Bacaan yang Disediakan -
Senin, 25 Agustus 2014

MENGEJAR MIMPI, DITABRAK ANGIN



Pada tahun 1880-an, Eropa mengalami tekanan besar. Banyak orang Eropa berpaling ke Amerika, suatu negeri terjanji yang baru. Orang-orang Katolik, Lutheran, Anglikan,, Yahudi, Inggris, Italia, Perancis, Irlandia, Skotlandia: semuanya membawa asal-usul kebangsaan dan agama mereka mennuju tanah terjanji seperti jas hangat. Semua berarak menuju laut, menuju tanah terjanji di mana matahari, lahan dan persediaan akan tersedia dalam kelimpahan, atau setidaknya begitulah keyakinan mereka. Hidup akan memelihara janji-janjinya di sana. Di sana akan tersedia berbagai macam kebaikan, atau setidak-tidaknya kesempatan. Semuanya bergerak di bawah tekanan hebat dari sejarah: ledakan penduduk di benua melemparkan mereka ke benua seberang seperti boneka.
“Mereka berangkat, jiwa-jiwa malang,” tulis uskup Yohanes Baptis Scalabrini, pendiri kongregasi Scalabrinian. Bukan tanpa air mata … meninggalkan begitu banyak kenangan bukan hal mudah. Akan tetapi, mereka siap pergi tanpa sesal karena mereka mengenal hanya dua aspek di negeri mereka: kewajiban militer dan pajak. Siapa tahu, betapa timbunan kemalangan dan kekurangan membuat langkah yang begitu menyakitkan tampaknya perlu bagi mereka…berapa banyak kekecewaan dan penderitaan baru yang telah disiapkan untuk mereka? Berapa banyak yang akan tampil jaya dalam perjuangan eksistensi? Anda datang dengan mata gelap, suara berirama, keinginan yang khas ke sebuah negri yang sudah memiliki irama sendiri?
            Seabad kemudian, para sosiolog menulis bahwa arus migrasi besar-besaran abad 18 ternyata hanya berpindah dari satu penderitaan ke penderitaan lain. Lolos dari harimau, diadang buaya. Tetapi, migrasi akan tetap ada, seolah menjadi sebuah fenomena alam. Begitulah keyakinan Scalabrini. Setelah dua abad berlalu, keyakinan Scalabrini tetap terbukti. Bayangkanlah, berapa banyak orang yang tinggal di daerah yang bukan tempat kelahirannya.

Data Mentah -
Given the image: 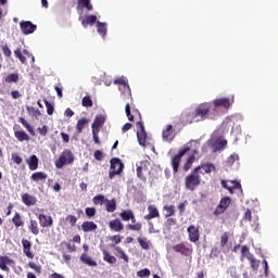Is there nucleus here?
<instances>
[{"mask_svg": "<svg viewBox=\"0 0 278 278\" xmlns=\"http://www.w3.org/2000/svg\"><path fill=\"white\" fill-rule=\"evenodd\" d=\"M149 214L144 216V220H152V218H160V211L153 204L148 206Z\"/></svg>", "mask_w": 278, "mask_h": 278, "instance_id": "obj_17", "label": "nucleus"}, {"mask_svg": "<svg viewBox=\"0 0 278 278\" xmlns=\"http://www.w3.org/2000/svg\"><path fill=\"white\" fill-rule=\"evenodd\" d=\"M121 218L125 222L127 220H131V218H134V212L131 210H126V211H123L121 214H119Z\"/></svg>", "mask_w": 278, "mask_h": 278, "instance_id": "obj_37", "label": "nucleus"}, {"mask_svg": "<svg viewBox=\"0 0 278 278\" xmlns=\"http://www.w3.org/2000/svg\"><path fill=\"white\" fill-rule=\"evenodd\" d=\"M103 257L104 262H108L109 264H116V258L105 250L103 251Z\"/></svg>", "mask_w": 278, "mask_h": 278, "instance_id": "obj_40", "label": "nucleus"}, {"mask_svg": "<svg viewBox=\"0 0 278 278\" xmlns=\"http://www.w3.org/2000/svg\"><path fill=\"white\" fill-rule=\"evenodd\" d=\"M14 136L18 142H29V135L25 130H15Z\"/></svg>", "mask_w": 278, "mask_h": 278, "instance_id": "obj_22", "label": "nucleus"}, {"mask_svg": "<svg viewBox=\"0 0 278 278\" xmlns=\"http://www.w3.org/2000/svg\"><path fill=\"white\" fill-rule=\"evenodd\" d=\"M81 103L84 108H92V98H90V96H86L83 98Z\"/></svg>", "mask_w": 278, "mask_h": 278, "instance_id": "obj_45", "label": "nucleus"}, {"mask_svg": "<svg viewBox=\"0 0 278 278\" xmlns=\"http://www.w3.org/2000/svg\"><path fill=\"white\" fill-rule=\"evenodd\" d=\"M138 242L144 251H149L151 249V241H149L147 238H138Z\"/></svg>", "mask_w": 278, "mask_h": 278, "instance_id": "obj_31", "label": "nucleus"}, {"mask_svg": "<svg viewBox=\"0 0 278 278\" xmlns=\"http://www.w3.org/2000/svg\"><path fill=\"white\" fill-rule=\"evenodd\" d=\"M12 223L15 227H23L25 225V222H23V218L21 217V213H15V215L12 218Z\"/></svg>", "mask_w": 278, "mask_h": 278, "instance_id": "obj_30", "label": "nucleus"}, {"mask_svg": "<svg viewBox=\"0 0 278 278\" xmlns=\"http://www.w3.org/2000/svg\"><path fill=\"white\" fill-rule=\"evenodd\" d=\"M128 229H130L131 231H140V229H142V224L137 223L134 225H128Z\"/></svg>", "mask_w": 278, "mask_h": 278, "instance_id": "obj_52", "label": "nucleus"}, {"mask_svg": "<svg viewBox=\"0 0 278 278\" xmlns=\"http://www.w3.org/2000/svg\"><path fill=\"white\" fill-rule=\"evenodd\" d=\"M0 269L4 270L5 273H10V267L1 260L0 257Z\"/></svg>", "mask_w": 278, "mask_h": 278, "instance_id": "obj_62", "label": "nucleus"}, {"mask_svg": "<svg viewBox=\"0 0 278 278\" xmlns=\"http://www.w3.org/2000/svg\"><path fill=\"white\" fill-rule=\"evenodd\" d=\"M2 53H3V55H5V58H11L12 50H10V48L8 46H3L2 47Z\"/></svg>", "mask_w": 278, "mask_h": 278, "instance_id": "obj_56", "label": "nucleus"}, {"mask_svg": "<svg viewBox=\"0 0 278 278\" xmlns=\"http://www.w3.org/2000/svg\"><path fill=\"white\" fill-rule=\"evenodd\" d=\"M238 160H240V156L233 153L227 159L226 164H228V166H233V163L238 162Z\"/></svg>", "mask_w": 278, "mask_h": 278, "instance_id": "obj_42", "label": "nucleus"}, {"mask_svg": "<svg viewBox=\"0 0 278 278\" xmlns=\"http://www.w3.org/2000/svg\"><path fill=\"white\" fill-rule=\"evenodd\" d=\"M207 117V106L200 104L194 113L190 111H185L180 115V121L185 125H191V123H200V121H205Z\"/></svg>", "mask_w": 278, "mask_h": 278, "instance_id": "obj_2", "label": "nucleus"}, {"mask_svg": "<svg viewBox=\"0 0 278 278\" xmlns=\"http://www.w3.org/2000/svg\"><path fill=\"white\" fill-rule=\"evenodd\" d=\"M81 8H86L88 12H92L90 0H78V10H81Z\"/></svg>", "mask_w": 278, "mask_h": 278, "instance_id": "obj_33", "label": "nucleus"}, {"mask_svg": "<svg viewBox=\"0 0 278 278\" xmlns=\"http://www.w3.org/2000/svg\"><path fill=\"white\" fill-rule=\"evenodd\" d=\"M96 27L99 36L105 40V36H108V23L98 21Z\"/></svg>", "mask_w": 278, "mask_h": 278, "instance_id": "obj_19", "label": "nucleus"}, {"mask_svg": "<svg viewBox=\"0 0 278 278\" xmlns=\"http://www.w3.org/2000/svg\"><path fill=\"white\" fill-rule=\"evenodd\" d=\"M20 27H21L23 34H25V36H29V34H34L37 29L36 24H34L29 21L21 22Z\"/></svg>", "mask_w": 278, "mask_h": 278, "instance_id": "obj_10", "label": "nucleus"}, {"mask_svg": "<svg viewBox=\"0 0 278 278\" xmlns=\"http://www.w3.org/2000/svg\"><path fill=\"white\" fill-rule=\"evenodd\" d=\"M198 168H200V173H205L206 175H208V173H212V170H214V164H204V165H200L198 166Z\"/></svg>", "mask_w": 278, "mask_h": 278, "instance_id": "obj_34", "label": "nucleus"}, {"mask_svg": "<svg viewBox=\"0 0 278 278\" xmlns=\"http://www.w3.org/2000/svg\"><path fill=\"white\" fill-rule=\"evenodd\" d=\"M45 103H46V108H47V114L49 116H52L55 108L53 106V104H51V102H49L47 100H45Z\"/></svg>", "mask_w": 278, "mask_h": 278, "instance_id": "obj_48", "label": "nucleus"}, {"mask_svg": "<svg viewBox=\"0 0 278 278\" xmlns=\"http://www.w3.org/2000/svg\"><path fill=\"white\" fill-rule=\"evenodd\" d=\"M99 129H92V136H93V141L96 144H100V140H99Z\"/></svg>", "mask_w": 278, "mask_h": 278, "instance_id": "obj_54", "label": "nucleus"}, {"mask_svg": "<svg viewBox=\"0 0 278 278\" xmlns=\"http://www.w3.org/2000/svg\"><path fill=\"white\" fill-rule=\"evenodd\" d=\"M230 185L226 180H222V186L230 192V194H233V188H240V184L236 181H230Z\"/></svg>", "mask_w": 278, "mask_h": 278, "instance_id": "obj_27", "label": "nucleus"}, {"mask_svg": "<svg viewBox=\"0 0 278 278\" xmlns=\"http://www.w3.org/2000/svg\"><path fill=\"white\" fill-rule=\"evenodd\" d=\"M79 21L81 22L83 27H88V25H90V27H92V25H97V23H99V21H97V15H87V16H79Z\"/></svg>", "mask_w": 278, "mask_h": 278, "instance_id": "obj_12", "label": "nucleus"}, {"mask_svg": "<svg viewBox=\"0 0 278 278\" xmlns=\"http://www.w3.org/2000/svg\"><path fill=\"white\" fill-rule=\"evenodd\" d=\"M199 170H201V167H195L191 174L187 175L185 178V186L187 190H190V192H194V190L201 186V176L199 175Z\"/></svg>", "mask_w": 278, "mask_h": 278, "instance_id": "obj_4", "label": "nucleus"}, {"mask_svg": "<svg viewBox=\"0 0 278 278\" xmlns=\"http://www.w3.org/2000/svg\"><path fill=\"white\" fill-rule=\"evenodd\" d=\"M28 114H31V116H35V118H38L40 116V110L34 108V106H27L26 108Z\"/></svg>", "mask_w": 278, "mask_h": 278, "instance_id": "obj_43", "label": "nucleus"}, {"mask_svg": "<svg viewBox=\"0 0 278 278\" xmlns=\"http://www.w3.org/2000/svg\"><path fill=\"white\" fill-rule=\"evenodd\" d=\"M66 222L72 226L74 227V225L77 223V217L73 216V215H68L66 217Z\"/></svg>", "mask_w": 278, "mask_h": 278, "instance_id": "obj_55", "label": "nucleus"}, {"mask_svg": "<svg viewBox=\"0 0 278 278\" xmlns=\"http://www.w3.org/2000/svg\"><path fill=\"white\" fill-rule=\"evenodd\" d=\"M148 227H149V233H160V230H156L155 227L153 226V222H149Z\"/></svg>", "mask_w": 278, "mask_h": 278, "instance_id": "obj_58", "label": "nucleus"}, {"mask_svg": "<svg viewBox=\"0 0 278 278\" xmlns=\"http://www.w3.org/2000/svg\"><path fill=\"white\" fill-rule=\"evenodd\" d=\"M22 247H23V250L31 249V242H29V240L23 239L22 240Z\"/></svg>", "mask_w": 278, "mask_h": 278, "instance_id": "obj_61", "label": "nucleus"}, {"mask_svg": "<svg viewBox=\"0 0 278 278\" xmlns=\"http://www.w3.org/2000/svg\"><path fill=\"white\" fill-rule=\"evenodd\" d=\"M208 147H212L213 151H223L227 147V139L223 138V130H216L212 134L211 139L207 141Z\"/></svg>", "mask_w": 278, "mask_h": 278, "instance_id": "obj_3", "label": "nucleus"}, {"mask_svg": "<svg viewBox=\"0 0 278 278\" xmlns=\"http://www.w3.org/2000/svg\"><path fill=\"white\" fill-rule=\"evenodd\" d=\"M164 212H165V218H170V216H173L175 214V206L174 205H165L163 207Z\"/></svg>", "mask_w": 278, "mask_h": 278, "instance_id": "obj_39", "label": "nucleus"}, {"mask_svg": "<svg viewBox=\"0 0 278 278\" xmlns=\"http://www.w3.org/2000/svg\"><path fill=\"white\" fill-rule=\"evenodd\" d=\"M38 199H36L35 195H30L28 193H24L22 195V202L24 203V205H27L28 207H31V205H36Z\"/></svg>", "mask_w": 278, "mask_h": 278, "instance_id": "obj_20", "label": "nucleus"}, {"mask_svg": "<svg viewBox=\"0 0 278 278\" xmlns=\"http://www.w3.org/2000/svg\"><path fill=\"white\" fill-rule=\"evenodd\" d=\"M115 251L119 254L121 260H124V262H129V256L125 254V251L123 249L115 247Z\"/></svg>", "mask_w": 278, "mask_h": 278, "instance_id": "obj_44", "label": "nucleus"}, {"mask_svg": "<svg viewBox=\"0 0 278 278\" xmlns=\"http://www.w3.org/2000/svg\"><path fill=\"white\" fill-rule=\"evenodd\" d=\"M38 220H39L40 227H53V218L51 216L39 214Z\"/></svg>", "mask_w": 278, "mask_h": 278, "instance_id": "obj_16", "label": "nucleus"}, {"mask_svg": "<svg viewBox=\"0 0 278 278\" xmlns=\"http://www.w3.org/2000/svg\"><path fill=\"white\" fill-rule=\"evenodd\" d=\"M110 229L113 231H123V223H121V219H113L109 224Z\"/></svg>", "mask_w": 278, "mask_h": 278, "instance_id": "obj_23", "label": "nucleus"}, {"mask_svg": "<svg viewBox=\"0 0 278 278\" xmlns=\"http://www.w3.org/2000/svg\"><path fill=\"white\" fill-rule=\"evenodd\" d=\"M174 251L176 253H180L181 255H190V253H192V248L188 244L180 243L174 245Z\"/></svg>", "mask_w": 278, "mask_h": 278, "instance_id": "obj_13", "label": "nucleus"}, {"mask_svg": "<svg viewBox=\"0 0 278 278\" xmlns=\"http://www.w3.org/2000/svg\"><path fill=\"white\" fill-rule=\"evenodd\" d=\"M106 118L108 117L105 115H97L91 125V129H98V131H101V127L105 125Z\"/></svg>", "mask_w": 278, "mask_h": 278, "instance_id": "obj_15", "label": "nucleus"}, {"mask_svg": "<svg viewBox=\"0 0 278 278\" xmlns=\"http://www.w3.org/2000/svg\"><path fill=\"white\" fill-rule=\"evenodd\" d=\"M114 84L116 86H123V88H125V92L129 96L131 94V89L129 88V85L127 84V78H125L124 76L116 78L114 80Z\"/></svg>", "mask_w": 278, "mask_h": 278, "instance_id": "obj_21", "label": "nucleus"}, {"mask_svg": "<svg viewBox=\"0 0 278 278\" xmlns=\"http://www.w3.org/2000/svg\"><path fill=\"white\" fill-rule=\"evenodd\" d=\"M28 229L34 233V236H38L40 230L38 229V222L30 219V225Z\"/></svg>", "mask_w": 278, "mask_h": 278, "instance_id": "obj_38", "label": "nucleus"}, {"mask_svg": "<svg viewBox=\"0 0 278 278\" xmlns=\"http://www.w3.org/2000/svg\"><path fill=\"white\" fill-rule=\"evenodd\" d=\"M85 214L86 216H88L89 218H92V216H94V214H97V208L96 207H87L85 210Z\"/></svg>", "mask_w": 278, "mask_h": 278, "instance_id": "obj_49", "label": "nucleus"}, {"mask_svg": "<svg viewBox=\"0 0 278 278\" xmlns=\"http://www.w3.org/2000/svg\"><path fill=\"white\" fill-rule=\"evenodd\" d=\"M12 160L15 164H22L23 159L18 154H12Z\"/></svg>", "mask_w": 278, "mask_h": 278, "instance_id": "obj_60", "label": "nucleus"}, {"mask_svg": "<svg viewBox=\"0 0 278 278\" xmlns=\"http://www.w3.org/2000/svg\"><path fill=\"white\" fill-rule=\"evenodd\" d=\"M81 229L83 231H85V233H88L90 231H96L97 224H94V222H85L81 225Z\"/></svg>", "mask_w": 278, "mask_h": 278, "instance_id": "obj_25", "label": "nucleus"}, {"mask_svg": "<svg viewBox=\"0 0 278 278\" xmlns=\"http://www.w3.org/2000/svg\"><path fill=\"white\" fill-rule=\"evenodd\" d=\"M14 55L15 58H17V60H20L22 64H27V58L23 55V51L21 50V48L14 50Z\"/></svg>", "mask_w": 278, "mask_h": 278, "instance_id": "obj_35", "label": "nucleus"}, {"mask_svg": "<svg viewBox=\"0 0 278 278\" xmlns=\"http://www.w3.org/2000/svg\"><path fill=\"white\" fill-rule=\"evenodd\" d=\"M125 112L128 121H134V115H131V106L129 105V103L126 104Z\"/></svg>", "mask_w": 278, "mask_h": 278, "instance_id": "obj_50", "label": "nucleus"}, {"mask_svg": "<svg viewBox=\"0 0 278 278\" xmlns=\"http://www.w3.org/2000/svg\"><path fill=\"white\" fill-rule=\"evenodd\" d=\"M75 162V155H73V152L68 149L64 150L59 159L54 162V165L56 168H64V166L68 164H73Z\"/></svg>", "mask_w": 278, "mask_h": 278, "instance_id": "obj_5", "label": "nucleus"}, {"mask_svg": "<svg viewBox=\"0 0 278 278\" xmlns=\"http://www.w3.org/2000/svg\"><path fill=\"white\" fill-rule=\"evenodd\" d=\"M150 276H151V270H149V268H144V269L137 271V277L147 278Z\"/></svg>", "mask_w": 278, "mask_h": 278, "instance_id": "obj_46", "label": "nucleus"}, {"mask_svg": "<svg viewBox=\"0 0 278 278\" xmlns=\"http://www.w3.org/2000/svg\"><path fill=\"white\" fill-rule=\"evenodd\" d=\"M202 105L206 106V116L207 118H214L220 114V108L223 110H229L233 105V96L229 98H217L213 102H204Z\"/></svg>", "mask_w": 278, "mask_h": 278, "instance_id": "obj_1", "label": "nucleus"}, {"mask_svg": "<svg viewBox=\"0 0 278 278\" xmlns=\"http://www.w3.org/2000/svg\"><path fill=\"white\" fill-rule=\"evenodd\" d=\"M80 262H83V264H86L87 266H97V261L92 260V257H90L86 253H83L80 255Z\"/></svg>", "mask_w": 278, "mask_h": 278, "instance_id": "obj_26", "label": "nucleus"}, {"mask_svg": "<svg viewBox=\"0 0 278 278\" xmlns=\"http://www.w3.org/2000/svg\"><path fill=\"white\" fill-rule=\"evenodd\" d=\"M30 179L33 181H45V179H47V174L43 172H37L30 176Z\"/></svg>", "mask_w": 278, "mask_h": 278, "instance_id": "obj_29", "label": "nucleus"}, {"mask_svg": "<svg viewBox=\"0 0 278 278\" xmlns=\"http://www.w3.org/2000/svg\"><path fill=\"white\" fill-rule=\"evenodd\" d=\"M232 134H242V127L240 125L232 126Z\"/></svg>", "mask_w": 278, "mask_h": 278, "instance_id": "obj_63", "label": "nucleus"}, {"mask_svg": "<svg viewBox=\"0 0 278 278\" xmlns=\"http://www.w3.org/2000/svg\"><path fill=\"white\" fill-rule=\"evenodd\" d=\"M18 123H21L23 127H25V129L30 134V136H36V131L34 130V127H31V125H29V123L25 121L24 117H20Z\"/></svg>", "mask_w": 278, "mask_h": 278, "instance_id": "obj_28", "label": "nucleus"}, {"mask_svg": "<svg viewBox=\"0 0 278 278\" xmlns=\"http://www.w3.org/2000/svg\"><path fill=\"white\" fill-rule=\"evenodd\" d=\"M140 129L137 131L138 142L141 147H147V131L144 130V125L142 123H138Z\"/></svg>", "mask_w": 278, "mask_h": 278, "instance_id": "obj_11", "label": "nucleus"}, {"mask_svg": "<svg viewBox=\"0 0 278 278\" xmlns=\"http://www.w3.org/2000/svg\"><path fill=\"white\" fill-rule=\"evenodd\" d=\"M162 137L165 142H173V140H175V132L173 131V125L166 126V128L163 130Z\"/></svg>", "mask_w": 278, "mask_h": 278, "instance_id": "obj_14", "label": "nucleus"}, {"mask_svg": "<svg viewBox=\"0 0 278 278\" xmlns=\"http://www.w3.org/2000/svg\"><path fill=\"white\" fill-rule=\"evenodd\" d=\"M38 131L40 136H47V134L49 132V128L47 127V125H43L41 128H38Z\"/></svg>", "mask_w": 278, "mask_h": 278, "instance_id": "obj_59", "label": "nucleus"}, {"mask_svg": "<svg viewBox=\"0 0 278 278\" xmlns=\"http://www.w3.org/2000/svg\"><path fill=\"white\" fill-rule=\"evenodd\" d=\"M149 168H151V159L149 157L137 163V176L141 179V181L147 180V175L151 173Z\"/></svg>", "mask_w": 278, "mask_h": 278, "instance_id": "obj_6", "label": "nucleus"}, {"mask_svg": "<svg viewBox=\"0 0 278 278\" xmlns=\"http://www.w3.org/2000/svg\"><path fill=\"white\" fill-rule=\"evenodd\" d=\"M0 258L5 263L7 266H12V264H14V260L8 256H0Z\"/></svg>", "mask_w": 278, "mask_h": 278, "instance_id": "obj_57", "label": "nucleus"}, {"mask_svg": "<svg viewBox=\"0 0 278 278\" xmlns=\"http://www.w3.org/2000/svg\"><path fill=\"white\" fill-rule=\"evenodd\" d=\"M26 163L28 164L30 170L38 169V156H36L35 154H33L29 159H27Z\"/></svg>", "mask_w": 278, "mask_h": 278, "instance_id": "obj_24", "label": "nucleus"}, {"mask_svg": "<svg viewBox=\"0 0 278 278\" xmlns=\"http://www.w3.org/2000/svg\"><path fill=\"white\" fill-rule=\"evenodd\" d=\"M187 231L189 233V240H191V242H199V228H197V226H189L187 228Z\"/></svg>", "mask_w": 278, "mask_h": 278, "instance_id": "obj_18", "label": "nucleus"}, {"mask_svg": "<svg viewBox=\"0 0 278 278\" xmlns=\"http://www.w3.org/2000/svg\"><path fill=\"white\" fill-rule=\"evenodd\" d=\"M229 240L227 232H224L220 237V247H225Z\"/></svg>", "mask_w": 278, "mask_h": 278, "instance_id": "obj_53", "label": "nucleus"}, {"mask_svg": "<svg viewBox=\"0 0 278 278\" xmlns=\"http://www.w3.org/2000/svg\"><path fill=\"white\" fill-rule=\"evenodd\" d=\"M104 201H105V197L101 194H98L93 198L94 205H103Z\"/></svg>", "mask_w": 278, "mask_h": 278, "instance_id": "obj_47", "label": "nucleus"}, {"mask_svg": "<svg viewBox=\"0 0 278 278\" xmlns=\"http://www.w3.org/2000/svg\"><path fill=\"white\" fill-rule=\"evenodd\" d=\"M93 155H94V159L98 161L103 160V152H101L100 150H97Z\"/></svg>", "mask_w": 278, "mask_h": 278, "instance_id": "obj_64", "label": "nucleus"}, {"mask_svg": "<svg viewBox=\"0 0 278 278\" xmlns=\"http://www.w3.org/2000/svg\"><path fill=\"white\" fill-rule=\"evenodd\" d=\"M123 168H124V165H123V162L119 161V159H112L111 168L109 173L110 179H114L116 175H121V173H123Z\"/></svg>", "mask_w": 278, "mask_h": 278, "instance_id": "obj_8", "label": "nucleus"}, {"mask_svg": "<svg viewBox=\"0 0 278 278\" xmlns=\"http://www.w3.org/2000/svg\"><path fill=\"white\" fill-rule=\"evenodd\" d=\"M229 205H231V199L229 197L223 198L217 207L215 208L214 215L220 216V214H225V211L227 210V207H229Z\"/></svg>", "mask_w": 278, "mask_h": 278, "instance_id": "obj_9", "label": "nucleus"}, {"mask_svg": "<svg viewBox=\"0 0 278 278\" xmlns=\"http://www.w3.org/2000/svg\"><path fill=\"white\" fill-rule=\"evenodd\" d=\"M88 123H89L88 119L80 118L76 125L77 134H81L84 131V127H86V125H88Z\"/></svg>", "mask_w": 278, "mask_h": 278, "instance_id": "obj_36", "label": "nucleus"}, {"mask_svg": "<svg viewBox=\"0 0 278 278\" xmlns=\"http://www.w3.org/2000/svg\"><path fill=\"white\" fill-rule=\"evenodd\" d=\"M175 225H177V219L175 218H168L165 222V227H167V229H170V227H175Z\"/></svg>", "mask_w": 278, "mask_h": 278, "instance_id": "obj_51", "label": "nucleus"}, {"mask_svg": "<svg viewBox=\"0 0 278 278\" xmlns=\"http://www.w3.org/2000/svg\"><path fill=\"white\" fill-rule=\"evenodd\" d=\"M5 81L7 84H16V81H18V73L9 74L5 77Z\"/></svg>", "mask_w": 278, "mask_h": 278, "instance_id": "obj_41", "label": "nucleus"}, {"mask_svg": "<svg viewBox=\"0 0 278 278\" xmlns=\"http://www.w3.org/2000/svg\"><path fill=\"white\" fill-rule=\"evenodd\" d=\"M192 142L197 143V141H190L189 143H187L185 146V148L182 150H180L178 152L177 155H175L173 159H172V166H173V170L174 173H177L179 170V162H181V159L189 152V150L191 149L192 147Z\"/></svg>", "mask_w": 278, "mask_h": 278, "instance_id": "obj_7", "label": "nucleus"}, {"mask_svg": "<svg viewBox=\"0 0 278 278\" xmlns=\"http://www.w3.org/2000/svg\"><path fill=\"white\" fill-rule=\"evenodd\" d=\"M106 212H116V200H105Z\"/></svg>", "mask_w": 278, "mask_h": 278, "instance_id": "obj_32", "label": "nucleus"}]
</instances>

Permintaan Tertulis -
Jawablah pertanyaan berikut tentang bacaan mengenai migrasi.
(a) Pada tahun berapa Eropa mengalami tekanan besar?
(b) Kongregasi apa yang didirikan oleh uskup Yohanes Baptis Scalabrini?
(c) Dua aspek apa saja yang dikenal para perantau di negeri mereka menurut Scalabrini?
Jawablah hanya berdasarkan bacaan.

Jawaban Akhir -
(a) Pada tahun 1880-an.
(b) Kongregasi Scalabrinian.
(c) Kewajiban militer dan pajak.